Stephen Hunt: Duty to family trumps James McClean's perceived duty to Derry
James McClean could find himself drummed out of English football
Ireland's James McClean
In my defence, I didn't know I was about to be heard by an entire stadium when I grabbed a microphone and decide to have a pop at a few people, or maybe the English people, depending on how you look at it.
I was a young player at Crystal Palace, settling in to a new country, which in my case meant feeling very strange in a new country. Every Saturday we had to go to college in an administrative building at Selhurst Park. There was a microphone in one of the offices. I grabbed it and told my team-mates as a joke to "Fuck off you English wankers." When I started doing radio work later in my career they told me 'You're never alone with a microphone,' but I knew that already after what happened this day.
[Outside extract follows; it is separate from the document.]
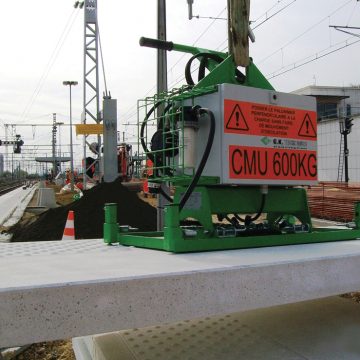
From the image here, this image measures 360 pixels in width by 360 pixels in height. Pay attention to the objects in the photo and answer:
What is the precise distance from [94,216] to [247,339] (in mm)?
8829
The microphone wasn't just broadcasting to the offices we were in, it was the tannoy for Selhurst Park, so I hadn't simply addressed the lads I was in college with, I had told 15,000 people that they were English wankers who should fuck off.
I was 19 or 20 at the time and I made sure I never did anything as stupid again. James McClean feels he is representing his community when he behaves as he did in South Carolina last weekend but he shouldn't be surprised if people who feel as strongly about their community take it badly.
McClean is his own man and when he takes a stance like he did with the poppy then it's hard not to admire him, but there is only so far you can go. He may feel he has a duty to the people of Derry, but I believe you also have a duty to your family first and foremost and the money he will earn in the Premier League is better than the money he will earn in any other league, in any other country. If he isn't careful, he'll find that English clubs don't want anything to do with him.
He might encounter some patriotic managers who don't want to work with him, but more likely he will have to deal with patriotic supporters who wonder why they should show respect to somebody who disrespects something they believe in.
It might come as a surprise to McClean but there are English patriots as well as Irish patriots and while some of them will have understood his position over the poppy - I certainly did - they won't be as tolerant when he acts as disrespectfully as he did in the US.
I have been in Ireland squads with players who were extremely proud of their Irishness. They would belt out the rebel songs but they all understood one thing. You were lucky to be earning a living in the Premier League and if your team-mates are turning to face the flag, you face it with them. Nobody is asking you to sing God Save the Queen, you just face it and move on.
By disrespecting the flag and the anthem, McClean is in danger of being viewed not as a principled man who stands up for what he believes in but as a bigot. I don't believe that's the case but if it becomes something that is suspected in English football then clubs will hesitate if they are considering signing him.
He's not a world-class talent, which would mean clubs wouldn't care about anything he does off the pitch. He's a player who will always be a marginal call for a Premier League club.
He has drawn out some bigots on the other side and now he will have to deal with them as he attempts to make a mark at a new club. I can understand it over the poppy but this is unnecessary.
It won't just be bigots he has angered. I know plenty of decent English people who love England as much as I, or James McClean, love Ireland. They would never dream of showing that disrespect to the Irish anthem.
I was young and foolish once and I know how hard it can be when you come to England and feel you are fighting not only for yourself but for your whole country. McClean is youngish and foolish and he needs to learn a bit of diplomacy. Are we saying that as he is from Derry, he can do what he wants?
If so, that's fine, but don't be surprised if people who take a different point of view react strongly as well. I think he should keep his head down and get on with his career. He's got another chance at a Premier League club and he doesn't want to blow it. Right now, he can get a good rate on sterling to euro, that should at least make him happy to be working in England. He certainly wouldn't want it the other way round.